In seguito Sesac decise di usare questo pseudonimo per scrivere dei brani su differenti filoni, ambientandoli nella Foresta, in un fantomatico mondo animale.
Nel tempo ha seguito tematiche diverse, dalla politica all’economia e alla sociologia, proprio come ora sta sviluppando il filone filosofico/teologico, perciò religioso.
Ovviamente negli articoli di Sesac, tutti i personaggi citati sono celati sotto degli pseudonimi, alcuni frutto dell’anagramma del loro nome, altri velati con nomignoli significativamente allusivi. Coi quali il lettore può, a suo piacimento, farsene l’esatta identità.
 
Scorrere i “Dialoghi” di Sesac è come rileggere agli infrarossi la storia di questi ultimi decenni, spesso vissuta dall’autore come attore: sia nella sua vita pubblica che privata.
════════════════════
- _COSA FARAI_:
1. Nell'estratto su Sesac, riscrivi il passo tra "In seguito Sesac" e "filosofico/teologico, perciò religioso.", estremi inclusi, scambiando "Foresta" con "Giungla".
2. Continua l'estratto su Sesac e i suoi "Dialoghi" partendo dopo l'ultima frase riportata.
════════════════════
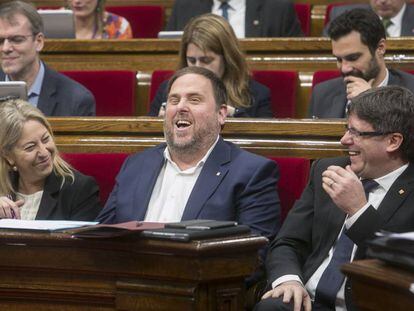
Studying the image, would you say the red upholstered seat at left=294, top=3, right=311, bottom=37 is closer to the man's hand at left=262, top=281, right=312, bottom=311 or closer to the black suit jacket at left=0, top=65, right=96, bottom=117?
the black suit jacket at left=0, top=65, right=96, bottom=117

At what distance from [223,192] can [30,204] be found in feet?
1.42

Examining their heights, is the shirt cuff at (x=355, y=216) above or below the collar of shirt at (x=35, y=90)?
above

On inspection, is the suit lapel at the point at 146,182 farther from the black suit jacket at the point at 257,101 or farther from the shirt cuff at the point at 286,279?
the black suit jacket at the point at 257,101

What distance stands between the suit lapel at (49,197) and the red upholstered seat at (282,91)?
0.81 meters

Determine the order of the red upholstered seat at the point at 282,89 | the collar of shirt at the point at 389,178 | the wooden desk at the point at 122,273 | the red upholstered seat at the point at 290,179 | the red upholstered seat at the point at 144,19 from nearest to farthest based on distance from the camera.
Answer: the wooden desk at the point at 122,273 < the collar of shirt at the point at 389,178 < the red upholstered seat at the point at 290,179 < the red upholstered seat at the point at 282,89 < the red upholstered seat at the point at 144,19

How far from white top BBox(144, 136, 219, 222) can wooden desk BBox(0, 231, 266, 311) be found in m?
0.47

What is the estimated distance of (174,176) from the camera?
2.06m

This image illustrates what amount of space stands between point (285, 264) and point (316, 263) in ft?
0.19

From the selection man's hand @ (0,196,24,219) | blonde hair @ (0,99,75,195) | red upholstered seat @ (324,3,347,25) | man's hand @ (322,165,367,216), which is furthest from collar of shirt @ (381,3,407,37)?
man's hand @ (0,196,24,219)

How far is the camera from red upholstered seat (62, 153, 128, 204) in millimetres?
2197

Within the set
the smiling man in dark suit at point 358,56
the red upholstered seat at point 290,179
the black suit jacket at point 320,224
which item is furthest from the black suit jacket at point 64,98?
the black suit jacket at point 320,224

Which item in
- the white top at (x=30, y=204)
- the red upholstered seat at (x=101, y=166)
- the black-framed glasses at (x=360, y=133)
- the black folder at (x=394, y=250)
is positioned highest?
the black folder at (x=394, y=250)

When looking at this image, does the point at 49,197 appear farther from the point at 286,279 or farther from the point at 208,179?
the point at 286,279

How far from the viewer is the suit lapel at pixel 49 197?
════════════════════
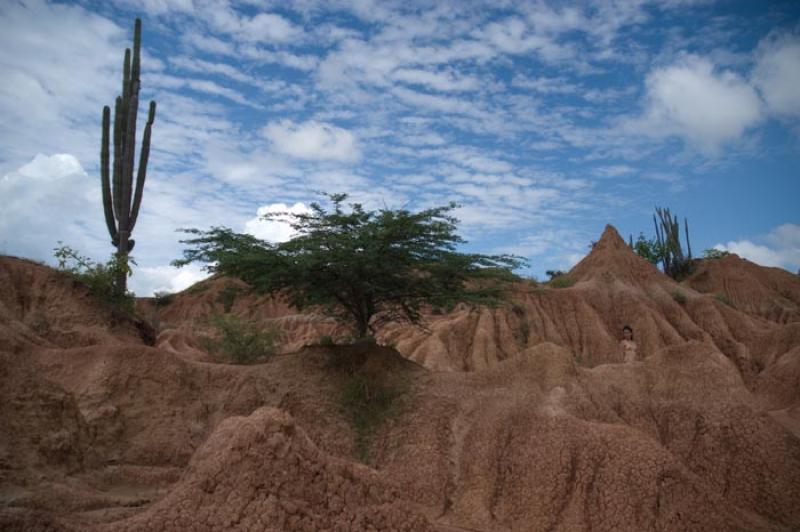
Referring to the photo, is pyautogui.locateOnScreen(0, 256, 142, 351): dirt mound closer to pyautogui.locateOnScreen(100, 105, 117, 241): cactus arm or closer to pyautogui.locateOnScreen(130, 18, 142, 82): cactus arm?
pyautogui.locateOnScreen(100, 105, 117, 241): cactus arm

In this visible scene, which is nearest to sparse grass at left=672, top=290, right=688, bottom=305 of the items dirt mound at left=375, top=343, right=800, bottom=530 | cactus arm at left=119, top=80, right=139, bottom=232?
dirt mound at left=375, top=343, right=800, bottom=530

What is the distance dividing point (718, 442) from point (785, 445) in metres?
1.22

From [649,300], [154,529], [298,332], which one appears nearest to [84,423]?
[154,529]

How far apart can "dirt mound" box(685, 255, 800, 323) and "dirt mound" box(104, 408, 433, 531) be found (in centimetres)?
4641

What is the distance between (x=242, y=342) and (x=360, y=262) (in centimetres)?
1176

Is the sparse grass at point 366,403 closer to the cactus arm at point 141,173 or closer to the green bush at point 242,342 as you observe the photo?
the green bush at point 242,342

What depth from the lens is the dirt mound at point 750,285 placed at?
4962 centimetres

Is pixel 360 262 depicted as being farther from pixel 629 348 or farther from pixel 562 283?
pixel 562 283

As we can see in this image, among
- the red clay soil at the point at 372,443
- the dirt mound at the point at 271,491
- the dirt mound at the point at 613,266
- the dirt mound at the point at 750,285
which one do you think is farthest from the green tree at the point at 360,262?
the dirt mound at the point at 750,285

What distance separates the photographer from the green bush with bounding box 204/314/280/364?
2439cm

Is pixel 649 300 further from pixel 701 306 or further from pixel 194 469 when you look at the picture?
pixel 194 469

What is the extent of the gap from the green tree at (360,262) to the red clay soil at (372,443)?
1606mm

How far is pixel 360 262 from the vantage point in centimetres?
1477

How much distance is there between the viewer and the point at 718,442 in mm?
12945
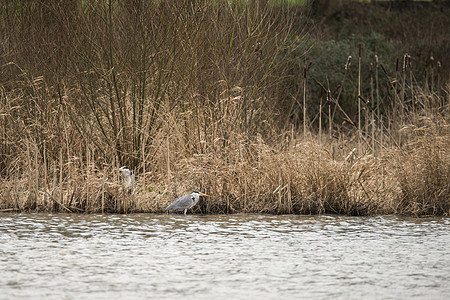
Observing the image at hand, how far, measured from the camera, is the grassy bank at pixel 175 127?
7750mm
════════════════════
- _RISPOSTE PER NUMERO_:
1.
In seguito Sesac decise di usare questo pseudonimo per scrivere dei brani su differenti filoni, ambientandoli nella Giungla, in un fantomatico mondo animale.
Nel tempo ha seguito tematiche diverse, dalla politica all’economia e alla sociologia, proprio come ora sta sviluppando il filone filosofico/teologico, perciò religioso.

2.
Certi fatti, per ben essere interpretati, devono essere collocati nel loro periodo storico, per cui le date di pubblicazione sono abbastanza significative. Talora i fatti sono invece rievocativi; ma essendo con facilità riconoscibili sono perfettamente inquadrabili.
 
È tutto!
 

sabato 3 giugno 2017

I miracoli.

 
Oggi, venne in visita da me Sesac; e mi consegnò questo racconto che pubblico, come sempre, assai volentieri.
Tratta, come consuetudine, della vita degli animali della foresta e dei fatti di un tempo che fu.

Sam Cardell
Tratto da “i Dialoghi” di Sesac
I miracoli.

In quel tempo … s’era in un caldo e afoso meriggio infrasettimanale. Di quelli che, pur essendo in tarda primavera, anticipano le infuocate giornate del solleone.
Per sfuggire alla calura Leone decise di salire con Billyno in Cascina, sia per portare delle vettovaglie a Gini, sia per muovere alcuni passi nella ventilata frescura dello Sparavento.
Ivi giunsero mentre Gini si stava preparando a salire in altura, onde accudire alla mandria al pascolo.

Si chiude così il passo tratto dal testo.